France urged to return pillaged African art
‘‘Within five years I want the conditions to be met for the ... restitution of African heritage to Africa’
FRANCE should change heritage laws to facilitate the return of thousands of African artworks pillaged or bought during the colonial era, governmentappointed experts are to advise Emmanuel Macron, the president.
If approved, it would amount to a radical policy shift that could pile pressure on Britain and other ex-colonial powers to hand back long-held artefacts to their countries of origin.
The report follows a groundswell of calls to return cultural treasures to Africa, amid estimations that up to 90 per cent of its cultural heritage is in foreign hands. France alone possesses around 90,000 African artworks, some 70,000 of which are at the Quai Branly museum in Paris.

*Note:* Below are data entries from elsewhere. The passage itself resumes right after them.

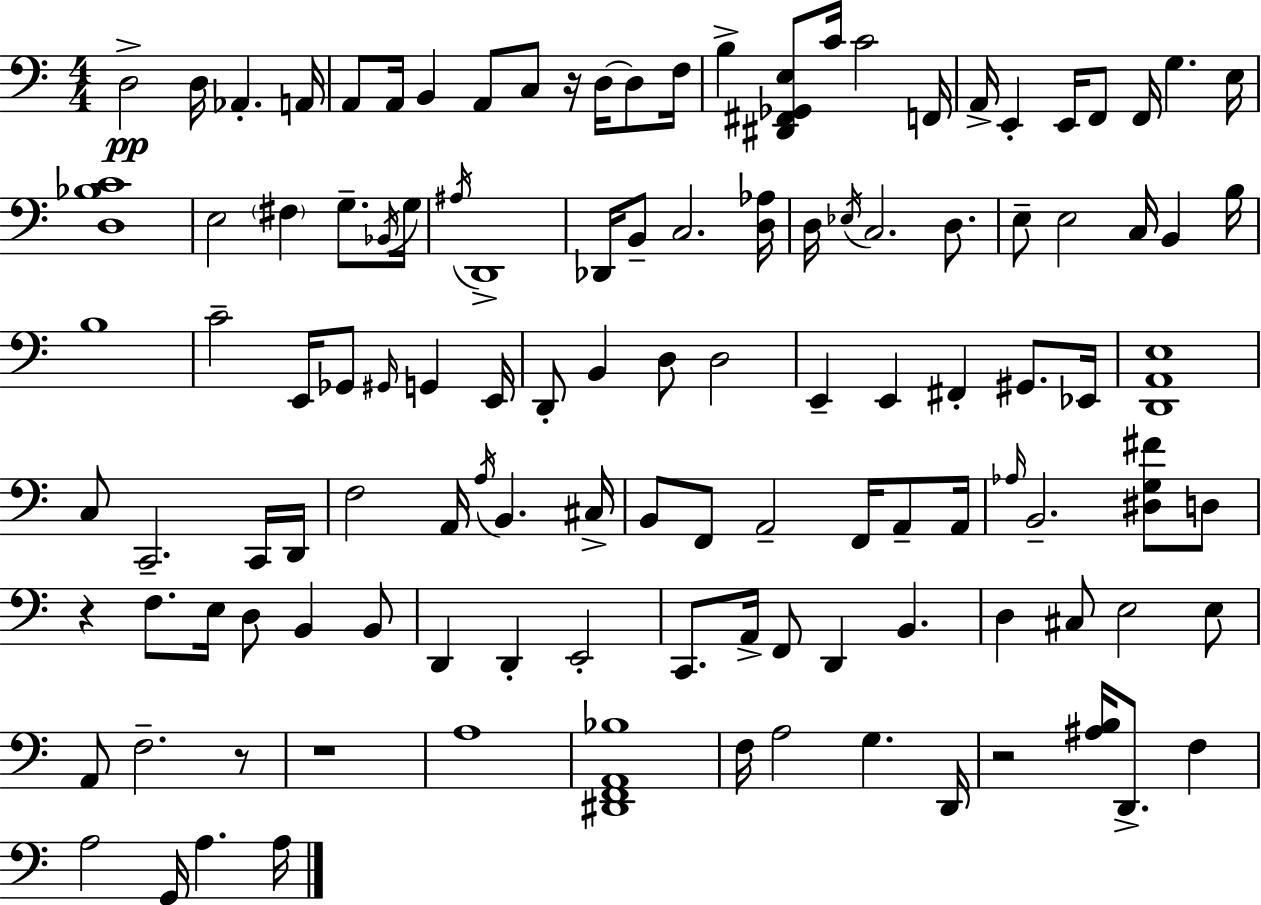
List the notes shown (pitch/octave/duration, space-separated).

D3/h D3/s Ab2/q. A2/s A2/e A2/s B2/q A2/e C3/e R/s D3/s D3/e F3/s B3/q [D#2,F#2,Gb2,E3]/e C4/s C4/h F2/s A2/s E2/q E2/s F2/e F2/s G3/q. E3/s [D3,Bb3,C4]/w E3/h F#3/q G3/e. Bb2/s G3/s A#3/s D2/w Db2/s B2/e C3/h. [D3,Ab3]/s D3/s Eb3/s C3/h. D3/e. E3/e E3/h C3/s B2/q B3/s B3/w C4/h E2/s Gb2/e G#2/s G2/q E2/s D2/e B2/q D3/e D3/h E2/q E2/q F#2/q G#2/e. Eb2/s [D2,A2,E3]/w C3/e C2/h. C2/s D2/s F3/h A2/s A3/s B2/q. C#3/s B2/e F2/e A2/h F2/s A2/e A2/s Ab3/s B2/h. [D#3,G3,F#4]/e D3/e R/q F3/e. E3/s D3/e B2/q B2/e D2/q D2/q E2/h C2/e. A2/s F2/e D2/q B2/q. D3/q C#3/e E3/h E3/e A2/e F3/h. R/e R/w A3/w [D#2,F2,A2,Bb3]/w F3/s A3/h G3/q. D2/s R/h [A#3,B3]/s D2/e. F3/q A3/h G2/s A3/q. A3/s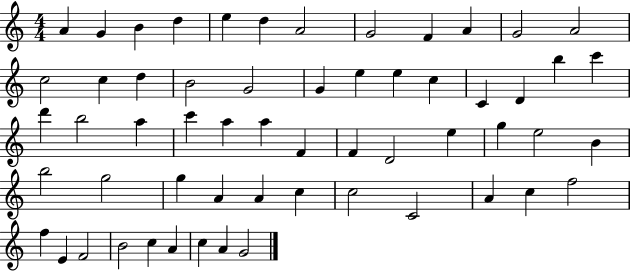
{
  \clef treble
  \numericTimeSignature
  \time 4/4
  \key c \major
  a'4 g'4 b'4 d''4 | e''4 d''4 a'2 | g'2 f'4 a'4 | g'2 a'2 | \break c''2 c''4 d''4 | b'2 g'2 | g'4 e''4 e''4 c''4 | c'4 d'4 b''4 c'''4 | \break d'''4 b''2 a''4 | c'''4 a''4 a''4 f'4 | f'4 d'2 e''4 | g''4 e''2 b'4 | \break b''2 g''2 | g''4 a'4 a'4 c''4 | c''2 c'2 | a'4 c''4 f''2 | \break f''4 e'4 f'2 | b'2 c''4 a'4 | c''4 a'4 g'2 | \bar "|."
}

Currently, French law strictly forbids the government from parting with what amounts to state property, even in clear-cut cases of pillaging. But Mr Macron signalled he was prepared to consider change in a speech in Burkina Faso last year in which he said: “Africa’s heritage cannot just be in European private collections and museums.

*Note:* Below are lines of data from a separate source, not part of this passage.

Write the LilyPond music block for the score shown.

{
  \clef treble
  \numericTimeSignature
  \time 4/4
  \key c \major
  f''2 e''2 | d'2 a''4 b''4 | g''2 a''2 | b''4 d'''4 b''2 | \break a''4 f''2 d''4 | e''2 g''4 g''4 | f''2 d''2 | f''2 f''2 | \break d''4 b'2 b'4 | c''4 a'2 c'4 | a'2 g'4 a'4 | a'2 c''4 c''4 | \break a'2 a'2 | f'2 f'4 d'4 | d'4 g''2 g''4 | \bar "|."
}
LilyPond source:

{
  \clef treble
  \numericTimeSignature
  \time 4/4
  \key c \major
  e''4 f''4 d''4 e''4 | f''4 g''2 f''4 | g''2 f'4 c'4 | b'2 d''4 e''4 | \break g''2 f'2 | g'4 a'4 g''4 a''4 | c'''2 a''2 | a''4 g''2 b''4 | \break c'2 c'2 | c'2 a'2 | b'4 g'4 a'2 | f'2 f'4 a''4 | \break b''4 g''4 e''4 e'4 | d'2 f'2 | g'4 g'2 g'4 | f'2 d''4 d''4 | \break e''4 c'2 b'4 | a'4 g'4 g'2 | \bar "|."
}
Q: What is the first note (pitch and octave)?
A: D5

“Within five years I want the conditions to be met for the temporary or definitive restitution of African heritage to Africa.”
Mr Macron tasked Bénédicte Savoy, a French art historian, and Felwine Sarr, a Senegalese writer, to draw up a report on the issue.
Due for release tomorrow but leaked to French media yesterday, the report suggests amending French laws to enable the restitution of cultural works if bilateral accords are struck between France and African states.